An association of Korean and Japanese lawmakers said it will strive to restore the honor of victims enslaved by Japan’s military in World War II and help the Seoul and Tokyo governments to hold a long-delayed summit meeting.

In a statement announced during the association’s 37th joint general meeting on Saturday at the Lotte Hotel in central Seoul, lawmakers from the two countries said they will work together to heal the wounds and restore the honor of the women who suffered forced sexual enslavement before and after the Pacific War, echoing a call from President Park Geun-hye on Friday that the Shinzo Abe cabinet take measures to restore the honor of the elderly victims.

During her Friday meeting with the association, Park said solving the longstanding issue will be the first step in forging new bilateral relations between the two neighbors.

The meeting on Friday at the Blue House raised expectations of a possible summit between Park and Abe, which will mark the first meeting between the two since Korea’s president took office last February and could lead to a thaw in chilly relations.

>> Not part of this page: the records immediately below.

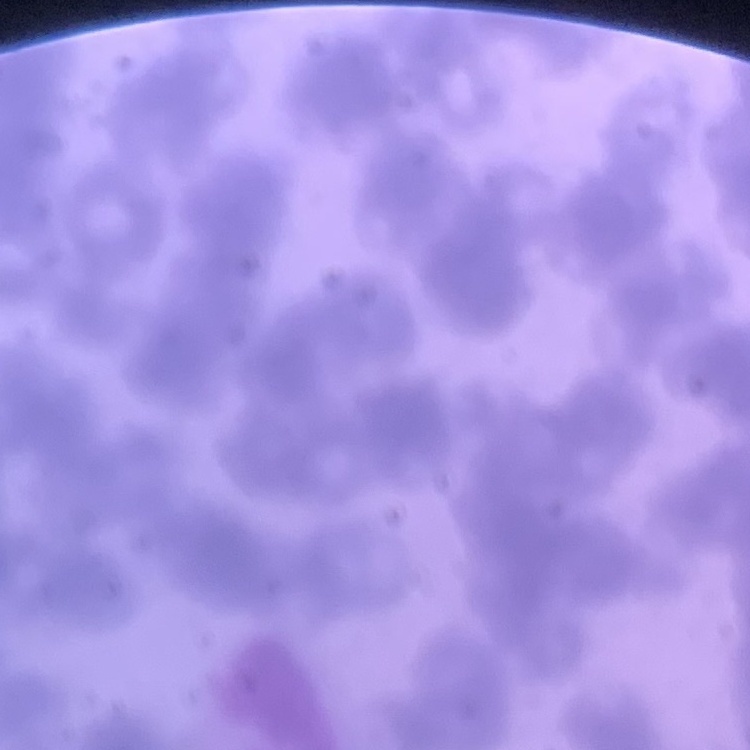
Summary:
  - Red blood cell morphology: rouleaux formation
  - Image type: one tile cut from a larger photomicrograph
  - Preparation: thin blood smear
  - Stain: Field's or Giemsa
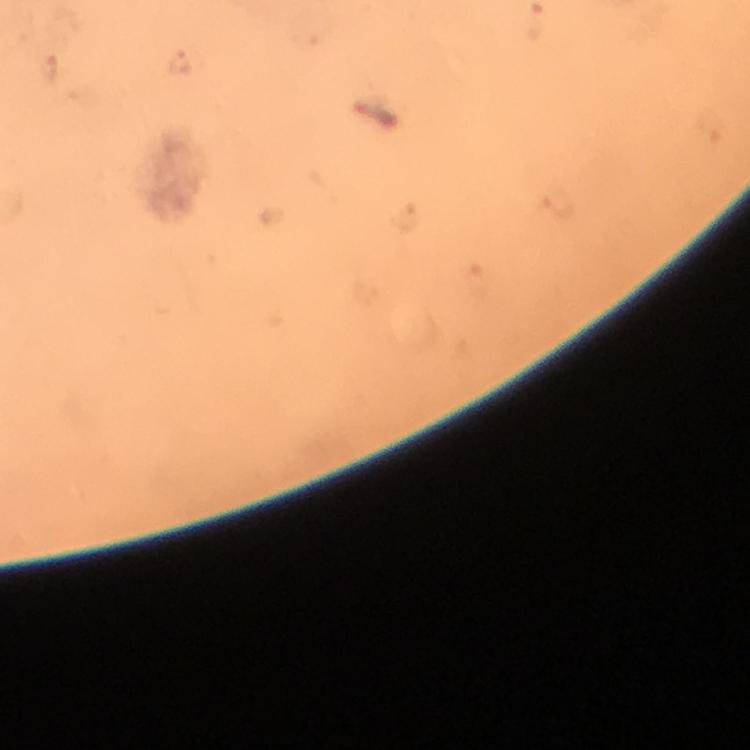
Approximate centers as [x, y] in pixels.
Summary:
  - Malaria parasite locations: [178, 62]
  - Magnification: 100x
  - Cropped from: one field of view
  - Preparation: thick blood smear
  - Immersion oil: applied
  - Context: from a diagnostic examination for malaria
  - Image size: 750×750 pixels
  - Capture: smartphone camera through the microscope
  - Stain: Giemsa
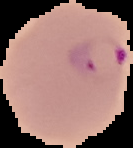
Summary:
  - Image type: cell region segmented out of the field of view; surrounding area masked to black
  - Preparation: thin blood smear
  - Image size: 133×148 pixels
  - Result: Plasmodium parasites identified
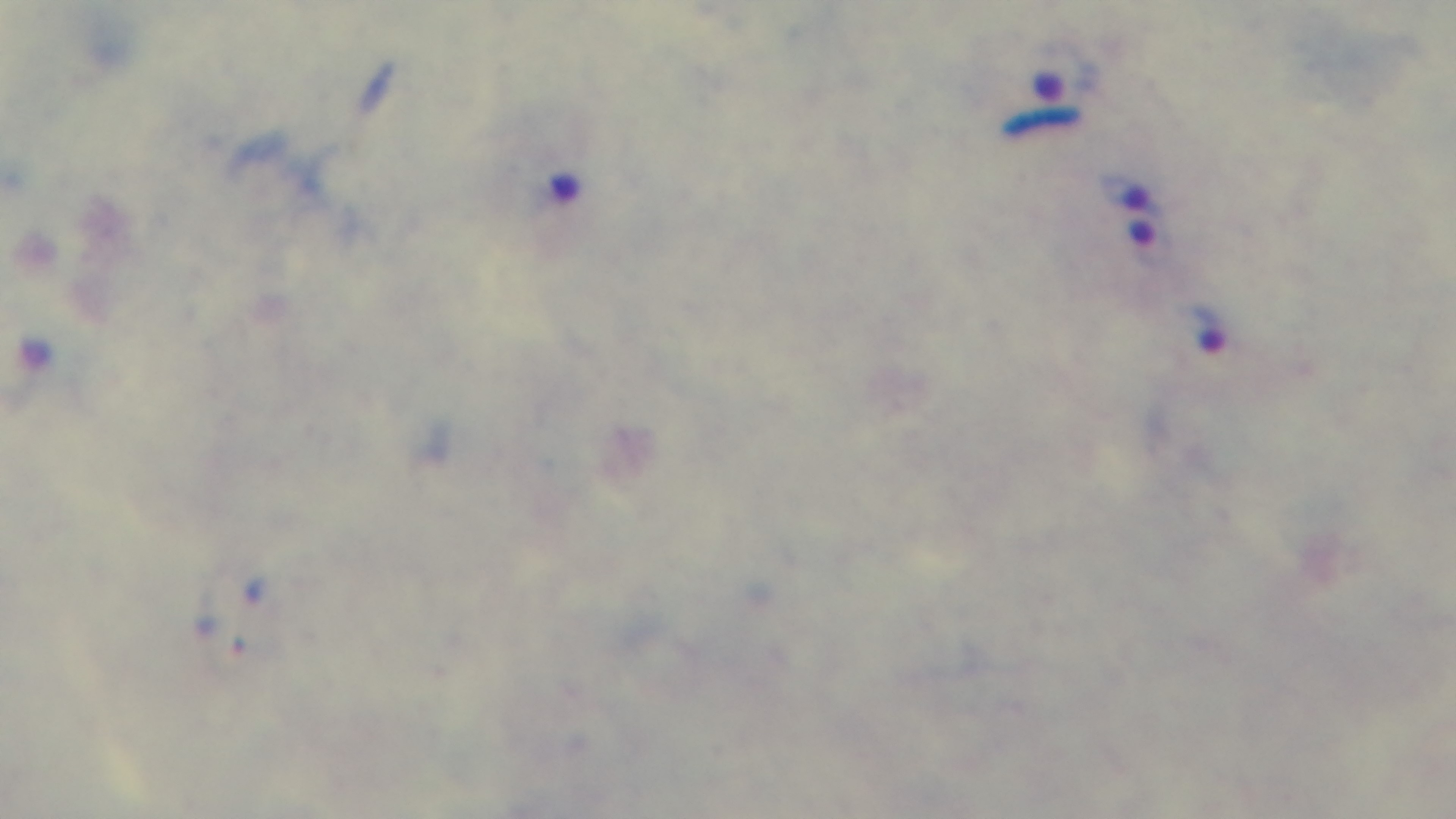

preparation = thick blood film
malaria status = infected
objective = 100x oil immersion
capture = mounted 4K digital camera
field of view = one from the slide
modality = light microscopy
stain = Giemsa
Assess this cell for malaria.
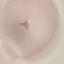
It is uninfected.

Giemsa stain. Photographed with a smartphone camera at the microscope eyepiece. Cell patch, automatically extracted from a larger field of view and resized to 64 × 64 pixels. Thin blood film.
Locate every leukocyte (white blood cell).
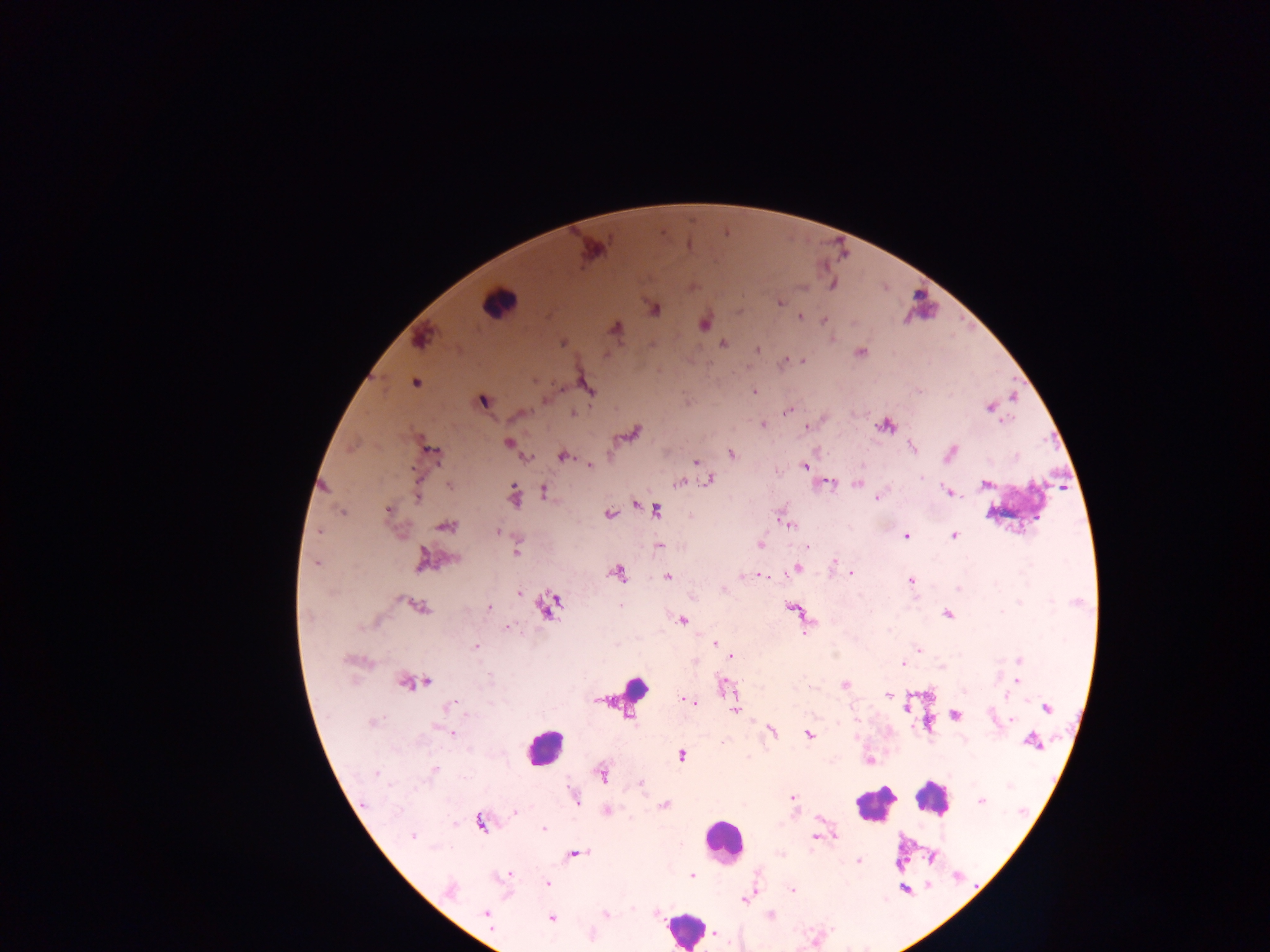
Approximate centers as x y in pixels.
Leukocytes: 498 303; 634 688; 544 746; 932 798; 874 804; 722 840; 683 928.

Summary:
  - Plasmodium parasite locations: 780 303; 654 308; 800 316; 824 320; 704 324; 615 328; 420 339; 563 343; 722 343; 757 349; 860 353; 784 361; 804 361; 534 380; 416 383; 587 386; 755 390; 483 401; 989 407; 786 412; 573 413; 763 425; 885 425; 806 427; 632 434; 508 442; 911 446; 432 451; 950 453; 731 454; 563 456; 527 458; 695 462; 589 465; 805 467; 922 478; 708 480; 678 483; 449 484; 857 484; 985 484; 544 492; 948 492; 418 496; 513 496; 876 498; 636 505; 388 509; 656 510; 342 512; 609 514; 446 525; 789 526; 319 532; 498 532; 907 536; 954 536; 759 546; 808 547; 517 553; 422 558; 452 559; 835 560; 317 563; 797 568; 851 573; 618 574; 761 575; 743 576; 667 577; 911 581; 959 588; 518 594; 1020 603; 620 605; 548 606; 420 607; 489 608; 793 610; 1002 612; 948 614; 683 620; 508 627; 806 631; 715 644; 476 646; 918 650; 732 657; 1019 660; 903 664; 490 678; 1016 681; 425 682; 404 684; 845 684; 965 691; 888 696; 1008 696; 689 700; 448 705; 1046 707; 735 710; 955 715; 1011 720; 372 721; 439 729; 772 731; 449 733; 808 734; 1032 742; 722 743; 681 755; 869 761; 434 769; 376 772; 602 774; 641 784; 793 797; 575 798; 981 801; 665 805; 515 811; 606 811; 480 822; 544 828; 413 836; 815 837; 577 854; 859 861; 506 875; 692 876; 548 883; 450 890; 793 890; 744 899; 605 913; 486 914; 771 915; 551 919; 714 933
  - Capture: mobile-phone photograph through a microscope
  - Field of view: single
  - Country: Ghana
  - Preparation: thick blood film
  - Image size: 1270×952 pixels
State which parasite is depicted.
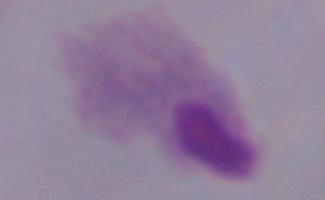

A trichomonad.

modality = photomicrograph
magnification = 1000x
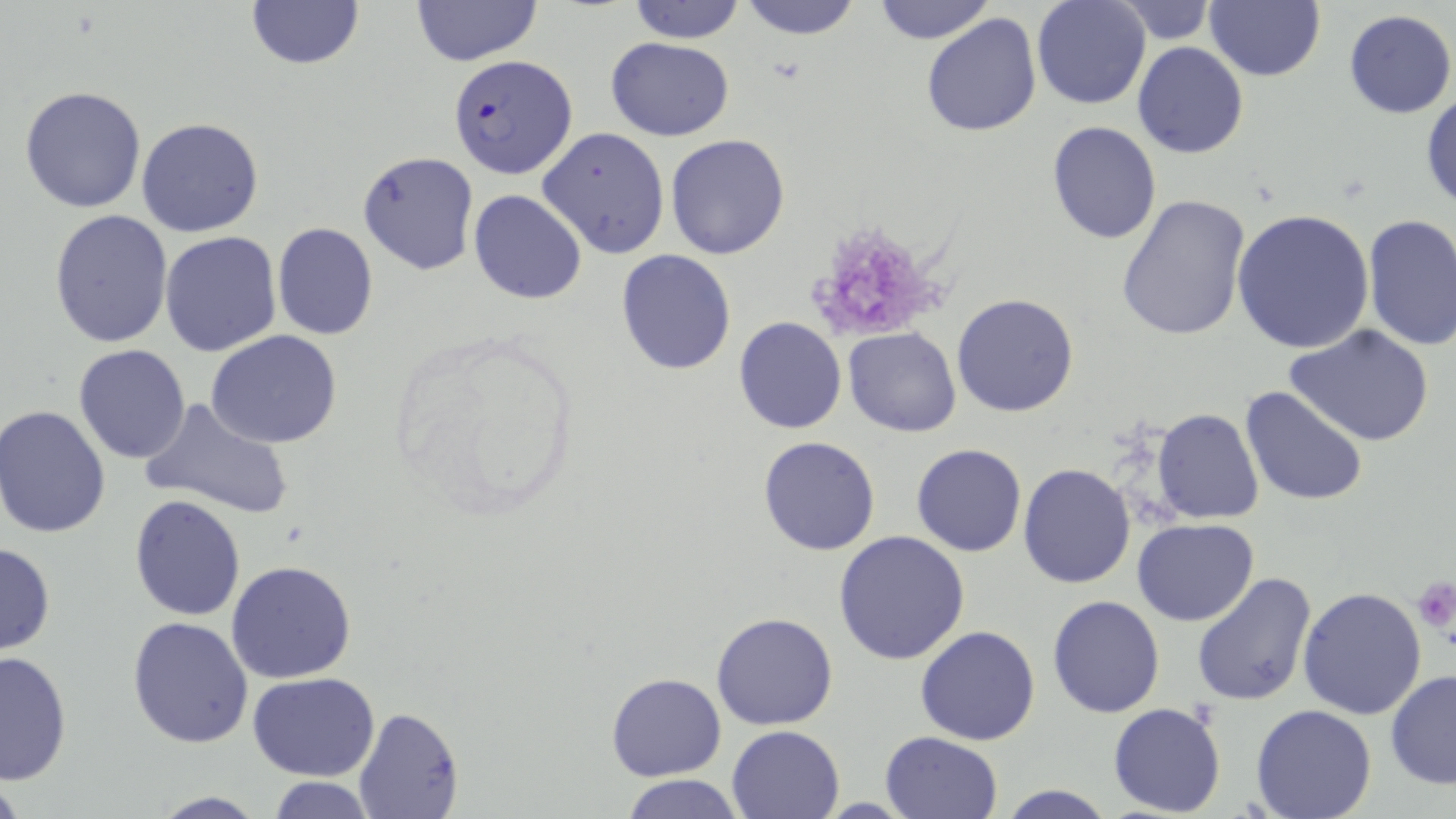
Approximate bounding boxes as named x1/y1/x2/y2 corners in pixels. Plasmodium falciparum-infected red blood cell locations: (x1=452, y1=55, x2=582, y2=181). Uninfected red blood cell locations: (x1=243, y1=0, x2=366, y2=72), (x1=410, y1=0, x2=543, y2=67), (x1=627, y1=0, x2=747, y2=44), (x1=736, y1=0, x2=863, y2=41), (x1=1031, y1=0, x2=1150, y2=110), (x1=1116, y1=0, x2=1215, y2=45), (x1=1206, y1=0, x2=1324, y2=82), (x1=869, y1=1, x2=997, y2=44), (x1=1344, y1=9, x2=1456, y2=119), (x1=921, y1=12, x2=1040, y2=137), (x1=606, y1=36, x2=733, y2=140), (x1=1132, y1=42, x2=1248, y2=160), (x1=20, y1=86, x2=147, y2=213), (x1=1421, y1=90, x2=1455, y2=214), (x1=137, y1=118, x2=265, y2=238), (x1=1047, y1=122, x2=1161, y2=244), (x1=538, y1=127, x2=670, y2=257), (x1=665, y1=133, x2=791, y2=259), (x1=482, y1=151, x2=651, y2=285), (x1=357, y1=152, x2=479, y2=276), (x1=469, y1=189, x2=588, y2=305), (x1=1117, y1=194, x2=1251, y2=342), (x1=49, y1=209, x2=173, y2=348), (x1=1233, y1=209, x2=1374, y2=353), (x1=1361, y1=215, x2=1456, y2=352), (x1=272, y1=222, x2=378, y2=341), (x1=159, y1=231, x2=283, y2=358), (x1=615, y1=249, x2=738, y2=375), (x1=951, y1=293, x2=1079, y2=416), (x1=734, y1=317, x2=847, y2=436), (x1=1284, y1=322, x2=1436, y2=448), (x1=843, y1=327, x2=961, y2=437), (x1=207, y1=329, x2=343, y2=449), (x1=72, y1=344, x2=192, y2=464), (x1=1240, y1=385, x2=1368, y2=508), (x1=139, y1=398, x2=296, y2=522), (x1=1, y1=405, x2=115, y2=540), (x1=1153, y1=408, x2=1263, y2=524), (x1=757, y1=435, x2=882, y2=556), (x1=911, y1=443, x2=1026, y2=558), (x1=1018, y1=462, x2=1138, y2=588), (x1=129, y1=495, x2=246, y2=621), (x1=1132, y1=518, x2=1259, y2=625), (x1=831, y1=529, x2=972, y2=667), (x1=0, y1=541, x2=55, y2=656), (x1=226, y1=560, x2=357, y2=684), (x1=1191, y1=570, x2=1317, y2=708), (x1=1297, y1=586, x2=1428, y2=721), (x1=1047, y1=595, x2=1164, y2=718), (x1=711, y1=611, x2=839, y2=731), (x1=128, y1=615, x2=254, y2=748), (x1=915, y1=626, x2=1041, y2=745), (x1=0, y1=650, x2=72, y2=785), (x1=1385, y1=669, x2=1456, y2=789), (x1=249, y1=672, x2=380, y2=780), (x1=606, y1=672, x2=725, y2=781), (x1=1108, y1=702, x2=1227, y2=817), (x1=353, y1=704, x2=463, y2=818), (x1=1250, y1=704, x2=1378, y2=819), (x1=726, y1=724, x2=844, y2=818), (x1=880, y1=732, x2=1004, y2=819), (x1=620, y1=774, x2=746, y2=818), (x1=264, y1=777, x2=379, y2=817), (x1=994, y1=782, x2=1117, y2=819), (x1=149, y1=792, x2=270, y2=818). Platelet locations: (x1=811, y1=228, x2=948, y2=335), (x1=1411, y1=576, x2=1456, y2=630). Slide-level diagnosis: Plasmodium falciparum. Optical microscopy. Thin blood smear. May-Grünwald-Giemsa stain. One field of a larger specimen. Image is 1456×819 pixels. 1000x magnification.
Classify this cell by malaria status.
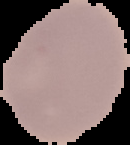
Uninfected.

image type = segmented cell region on a black background
preparation = thin blood film
image size = 130×145 pixels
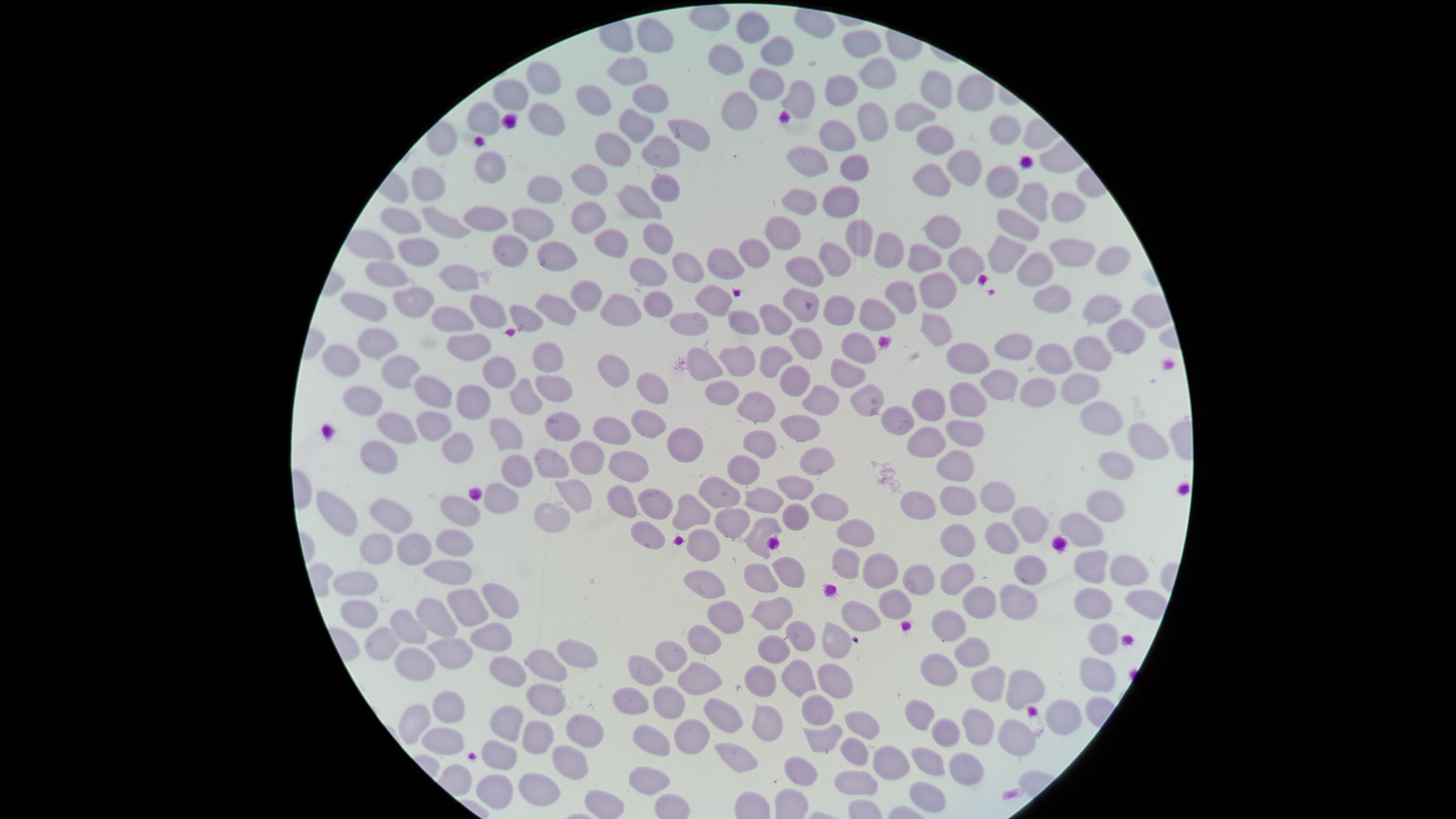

The association said it will honor the spirit of the Kono and Murayama statements, both of which acknowledged Japan’s forced sexual labor imposed on young Korean women during the war and apologized for wartime atrocities inflicted on the Korean Peninsula.

The association’s remark on the 1993 Kono Statement comes amid ongoing calls by conservative politicians in Japan to revise the statement with an apparent aim to reverse its apology.

Japan’s Prime Minster Shinzo Abe has denied that the Imperial Japanese Army forcibly recruited Korean women and girls for use as sexual slaves, calling the accusation “groundless slander” at the National Diet on Oct. 3.

The association also said Korean and Japanese lawmakers will work together to induce North Korea to give up its nuclear ambitions and seeks ways to improve human rights in the Communist country and resolve the long-standing issue of Japanese abducted by the Pyongyang regime.

The association, started in 1975, aims to improve political, social and economic ties between the two countries.

The Korean branch is headed by Rep. Suh Chung-won of the ruling Saenuri Party. Fukushiro Nukaga, a former finance minister and opposition Liberal Democratic Party member, headed the delegation of Japanese Diet members.

The association’s 37th general meeting was attended by about 80 lawmakers from the two countries, including Prime Minister Chung Hong-won and National Assembly Speaker Chung Ui-hwa, who urged Japan to resolve its wartime sexual slavery issue during a speech in the meeting on Saturday. Chung is scheduled to meet Prime Minister Abe today in Tokyo.